◆ Exercise text
————
Tuesday, June 19, 2018

Minis: Kaczynski/Jetsmark, Turbitt

Some minicomics, fresh out of the oven...

Cartoon Dialectics 3, by Tom Kaczynski & Clara Jetsmark. This is a grab-bag of Tom K. stories from various places. "Skyway Sleepless" was originally published in a book of Minneapolis-related noir stories, and Kaczynski's take on the genre was at once clever, funny and part of his overall project of critiquing the effects of capitalism. It also incorporated a part of downtown Minneapolis that I found fascinating: the skyways between buildings, offering a walking path that's an alternative to traversing the winter hellscape. Of course, Kaczynski couldn't help but notice the ways in which they resemble the sort of pathways that gerbils might use in what is really a closed environment that cannot be escaped. This was dressed up as an art exhibit of the future, and a security guard (our protagonist) found chalk outlines that were part of an art exhibit titled "Future Crime Scene". 

From there, the story becomes a whodunnit: what's putting people to sleep? Is the professor who imagines a future based on skyways complicit? What about his femme fatale assistant? Is the whole thing a put-on, and how does life imitate art? While the story winds up being a series of gags and playful engagement with detective tropes, there's something clever about the way Kaczynski repeatedly pulls the rug from under the detective (and the reader), even as he satirizes the cold utopian nightmare of the skyway empire. It's an artificial (r)evolution, one predicated on the idea of One Great Man, technology over humanity, and a reliance on the kind of consumption of resources that capitalism is predicated upon.
————
◆ Material provided
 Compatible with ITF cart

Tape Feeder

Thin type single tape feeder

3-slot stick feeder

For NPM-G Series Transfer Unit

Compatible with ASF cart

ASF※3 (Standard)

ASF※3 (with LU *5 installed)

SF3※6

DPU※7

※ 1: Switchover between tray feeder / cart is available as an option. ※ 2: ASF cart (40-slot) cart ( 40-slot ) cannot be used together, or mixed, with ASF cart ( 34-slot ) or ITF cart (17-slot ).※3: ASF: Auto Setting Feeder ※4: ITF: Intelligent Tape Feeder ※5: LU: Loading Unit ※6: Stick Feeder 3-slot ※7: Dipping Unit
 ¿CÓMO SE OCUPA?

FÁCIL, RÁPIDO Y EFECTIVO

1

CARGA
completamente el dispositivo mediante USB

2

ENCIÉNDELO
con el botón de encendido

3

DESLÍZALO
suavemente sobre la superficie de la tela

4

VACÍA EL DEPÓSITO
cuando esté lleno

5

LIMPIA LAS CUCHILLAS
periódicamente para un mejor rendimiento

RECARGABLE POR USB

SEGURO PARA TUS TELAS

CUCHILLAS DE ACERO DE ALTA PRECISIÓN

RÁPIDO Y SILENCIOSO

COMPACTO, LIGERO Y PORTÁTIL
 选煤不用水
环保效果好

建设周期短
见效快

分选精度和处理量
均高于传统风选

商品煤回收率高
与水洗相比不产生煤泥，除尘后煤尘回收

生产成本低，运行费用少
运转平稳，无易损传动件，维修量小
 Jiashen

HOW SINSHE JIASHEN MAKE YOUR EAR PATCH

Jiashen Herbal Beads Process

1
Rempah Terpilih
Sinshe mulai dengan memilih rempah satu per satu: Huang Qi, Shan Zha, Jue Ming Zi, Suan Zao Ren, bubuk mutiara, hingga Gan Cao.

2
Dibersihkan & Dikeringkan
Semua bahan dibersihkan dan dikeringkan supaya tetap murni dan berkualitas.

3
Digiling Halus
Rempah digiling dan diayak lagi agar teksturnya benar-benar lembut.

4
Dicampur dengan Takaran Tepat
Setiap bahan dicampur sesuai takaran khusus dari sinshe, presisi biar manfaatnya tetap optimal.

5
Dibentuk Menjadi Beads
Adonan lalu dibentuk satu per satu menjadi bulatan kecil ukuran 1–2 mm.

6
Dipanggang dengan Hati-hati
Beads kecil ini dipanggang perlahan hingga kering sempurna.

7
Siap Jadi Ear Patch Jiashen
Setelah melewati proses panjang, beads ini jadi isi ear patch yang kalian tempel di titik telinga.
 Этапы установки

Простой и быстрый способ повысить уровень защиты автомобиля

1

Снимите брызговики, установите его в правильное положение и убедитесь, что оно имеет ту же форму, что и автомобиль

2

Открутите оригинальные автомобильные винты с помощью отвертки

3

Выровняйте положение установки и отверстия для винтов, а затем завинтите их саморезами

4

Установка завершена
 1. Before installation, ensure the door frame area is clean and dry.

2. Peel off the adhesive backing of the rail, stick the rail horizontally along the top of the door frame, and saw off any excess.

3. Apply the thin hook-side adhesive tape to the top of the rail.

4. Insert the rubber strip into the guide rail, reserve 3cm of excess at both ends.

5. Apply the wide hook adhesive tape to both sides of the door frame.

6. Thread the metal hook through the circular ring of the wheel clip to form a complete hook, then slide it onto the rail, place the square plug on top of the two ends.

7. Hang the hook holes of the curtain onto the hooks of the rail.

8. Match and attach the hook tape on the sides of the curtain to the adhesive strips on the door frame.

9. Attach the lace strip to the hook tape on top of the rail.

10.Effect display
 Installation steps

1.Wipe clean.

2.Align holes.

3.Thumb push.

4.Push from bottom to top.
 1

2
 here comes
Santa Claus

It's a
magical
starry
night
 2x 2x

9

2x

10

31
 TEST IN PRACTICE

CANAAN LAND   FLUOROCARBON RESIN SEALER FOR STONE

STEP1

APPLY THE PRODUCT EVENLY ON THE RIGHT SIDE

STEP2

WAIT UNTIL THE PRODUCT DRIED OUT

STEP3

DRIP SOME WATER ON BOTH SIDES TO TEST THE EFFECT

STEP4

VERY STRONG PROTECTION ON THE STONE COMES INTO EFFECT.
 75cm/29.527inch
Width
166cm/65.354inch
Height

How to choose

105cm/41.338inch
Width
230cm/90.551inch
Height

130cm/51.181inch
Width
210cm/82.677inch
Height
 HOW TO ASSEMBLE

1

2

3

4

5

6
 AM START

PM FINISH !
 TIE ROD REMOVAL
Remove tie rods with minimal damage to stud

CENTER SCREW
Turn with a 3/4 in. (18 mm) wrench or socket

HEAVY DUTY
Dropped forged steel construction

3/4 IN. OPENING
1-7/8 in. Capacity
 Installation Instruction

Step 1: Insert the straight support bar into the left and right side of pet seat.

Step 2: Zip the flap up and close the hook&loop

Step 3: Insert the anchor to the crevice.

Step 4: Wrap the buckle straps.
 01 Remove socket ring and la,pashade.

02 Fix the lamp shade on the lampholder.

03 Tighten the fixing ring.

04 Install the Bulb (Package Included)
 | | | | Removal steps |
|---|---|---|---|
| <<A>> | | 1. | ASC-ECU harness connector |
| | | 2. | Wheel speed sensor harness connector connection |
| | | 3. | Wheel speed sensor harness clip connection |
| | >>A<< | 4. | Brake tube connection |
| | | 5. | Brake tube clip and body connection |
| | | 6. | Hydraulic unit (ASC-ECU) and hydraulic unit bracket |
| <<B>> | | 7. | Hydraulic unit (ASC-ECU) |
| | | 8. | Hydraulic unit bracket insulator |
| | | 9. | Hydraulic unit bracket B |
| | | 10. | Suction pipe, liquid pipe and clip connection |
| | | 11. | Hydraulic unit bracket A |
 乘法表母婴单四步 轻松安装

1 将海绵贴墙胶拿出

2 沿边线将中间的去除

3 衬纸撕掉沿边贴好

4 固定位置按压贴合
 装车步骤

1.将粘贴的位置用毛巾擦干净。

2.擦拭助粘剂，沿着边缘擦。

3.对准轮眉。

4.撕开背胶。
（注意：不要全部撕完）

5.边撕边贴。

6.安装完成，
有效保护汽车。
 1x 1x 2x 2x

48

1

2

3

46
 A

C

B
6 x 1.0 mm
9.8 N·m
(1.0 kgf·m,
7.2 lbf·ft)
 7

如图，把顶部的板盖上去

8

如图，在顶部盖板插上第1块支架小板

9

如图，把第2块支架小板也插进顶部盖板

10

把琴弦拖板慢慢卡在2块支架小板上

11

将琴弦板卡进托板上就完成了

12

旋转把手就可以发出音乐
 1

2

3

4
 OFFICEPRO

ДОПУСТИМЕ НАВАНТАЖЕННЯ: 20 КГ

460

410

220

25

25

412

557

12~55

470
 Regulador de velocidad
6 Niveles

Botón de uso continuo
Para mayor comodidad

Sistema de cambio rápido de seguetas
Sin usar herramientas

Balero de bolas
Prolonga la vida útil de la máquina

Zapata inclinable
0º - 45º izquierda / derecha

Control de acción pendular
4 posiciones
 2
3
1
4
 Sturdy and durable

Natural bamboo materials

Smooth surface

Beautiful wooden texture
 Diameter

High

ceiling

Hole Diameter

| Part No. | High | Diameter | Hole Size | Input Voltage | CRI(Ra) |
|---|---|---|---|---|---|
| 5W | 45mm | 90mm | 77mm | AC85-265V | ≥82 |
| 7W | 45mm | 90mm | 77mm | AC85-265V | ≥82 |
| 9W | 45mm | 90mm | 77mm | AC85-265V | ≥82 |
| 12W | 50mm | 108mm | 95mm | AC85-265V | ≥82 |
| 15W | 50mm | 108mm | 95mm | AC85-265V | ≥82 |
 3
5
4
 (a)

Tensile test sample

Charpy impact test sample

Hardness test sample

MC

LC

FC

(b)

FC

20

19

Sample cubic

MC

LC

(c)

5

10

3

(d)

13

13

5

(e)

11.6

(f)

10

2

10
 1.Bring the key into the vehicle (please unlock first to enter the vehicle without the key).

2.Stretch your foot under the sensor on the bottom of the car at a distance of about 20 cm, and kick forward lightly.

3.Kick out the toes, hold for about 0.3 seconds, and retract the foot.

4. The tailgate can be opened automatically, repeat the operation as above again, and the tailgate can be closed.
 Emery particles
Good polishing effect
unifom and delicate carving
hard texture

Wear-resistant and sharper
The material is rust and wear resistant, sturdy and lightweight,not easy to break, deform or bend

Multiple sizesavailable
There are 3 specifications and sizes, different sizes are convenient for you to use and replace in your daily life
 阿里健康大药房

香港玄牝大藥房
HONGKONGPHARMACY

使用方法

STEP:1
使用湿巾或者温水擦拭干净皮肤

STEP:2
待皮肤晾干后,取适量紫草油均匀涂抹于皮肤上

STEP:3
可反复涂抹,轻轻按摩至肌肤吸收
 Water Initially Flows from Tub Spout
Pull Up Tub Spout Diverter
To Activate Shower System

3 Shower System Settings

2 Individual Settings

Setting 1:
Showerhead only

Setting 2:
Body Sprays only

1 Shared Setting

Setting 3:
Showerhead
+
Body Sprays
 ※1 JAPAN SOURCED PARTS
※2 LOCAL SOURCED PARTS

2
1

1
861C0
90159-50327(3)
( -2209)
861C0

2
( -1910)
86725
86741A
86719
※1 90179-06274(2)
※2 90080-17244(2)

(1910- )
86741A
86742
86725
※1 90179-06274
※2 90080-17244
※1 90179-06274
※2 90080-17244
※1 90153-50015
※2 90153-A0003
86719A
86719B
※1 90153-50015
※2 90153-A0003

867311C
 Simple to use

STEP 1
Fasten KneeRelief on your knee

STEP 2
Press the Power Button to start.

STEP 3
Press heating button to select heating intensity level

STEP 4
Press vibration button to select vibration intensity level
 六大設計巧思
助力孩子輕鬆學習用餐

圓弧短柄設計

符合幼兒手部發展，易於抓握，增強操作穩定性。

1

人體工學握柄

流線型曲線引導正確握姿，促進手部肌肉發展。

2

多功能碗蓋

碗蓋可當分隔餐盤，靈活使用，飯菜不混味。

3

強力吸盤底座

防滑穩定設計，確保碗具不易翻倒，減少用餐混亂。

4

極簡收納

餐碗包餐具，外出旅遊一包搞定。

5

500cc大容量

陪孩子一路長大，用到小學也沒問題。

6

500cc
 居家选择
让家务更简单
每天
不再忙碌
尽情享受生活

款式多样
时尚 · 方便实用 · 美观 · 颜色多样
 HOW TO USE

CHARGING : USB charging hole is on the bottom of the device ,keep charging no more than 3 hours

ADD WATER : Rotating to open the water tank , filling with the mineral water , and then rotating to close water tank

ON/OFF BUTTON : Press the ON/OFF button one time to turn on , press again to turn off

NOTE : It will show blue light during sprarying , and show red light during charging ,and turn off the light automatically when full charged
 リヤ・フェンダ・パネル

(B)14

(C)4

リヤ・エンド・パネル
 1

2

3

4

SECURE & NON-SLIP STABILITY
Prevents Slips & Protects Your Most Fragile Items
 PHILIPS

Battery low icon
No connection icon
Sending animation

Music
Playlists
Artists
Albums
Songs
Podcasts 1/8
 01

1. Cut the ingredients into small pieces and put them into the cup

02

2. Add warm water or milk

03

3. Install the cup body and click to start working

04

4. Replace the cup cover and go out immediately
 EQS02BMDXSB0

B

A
————
Transcribe the minicomics review in full, word for word.

Tuesday, June 19, 2018

Minis: Kaczynski/Jetsmark, Turbitt

Some minicomics, fresh out of the oven...

Cartoon Dialectics 3, by Tom Kaczynski & Clara Jetsmark. This is a grab-bag of Tom K. stories from various places. "Skyway Sleepless" was originally published in a book of Minneapolis-related noir stories, and Kaczynski's take on the genre was at once clever, funny and part of his overall project of critiquing the effects of capitalism. It also incorporated a part of downtown Minneapolis that I found fascinating: the skyways between buildings, offering a walking path that's an alternative to traversing the winter hellscape. Of course, Kaczynski couldn't help but notice the ways in which they resemble the sort of pathways that gerbils might use in what is really a closed environment that cannot be escaped. This was dressed up as an art exhibit of the future, and a security guard (our protagonist) found chalk outlines that were part of an art exhibit titled "Future Crime Scene". 

From there, the story becomes a whodunnit: what's putting people to sleep? Is the professor who imagines a future based on skyways complicit? What about his femme fatale assistant? Is the whole thing a put-on, and how does life imitate art? While the story winds up being a series of gags and playful engagement with detective tropes, there's something clever about the way Kaczynski repeatedly pulls the rug from under the detective (and the reader), even as he satirizes the cold utopian nightmare of the skyway empire. It's an artificial (r)evolution, one predicated on the idea of One Great Man, technology over humanity, and a reliance on the kind of consumption of resources that capitalism is predicated upon.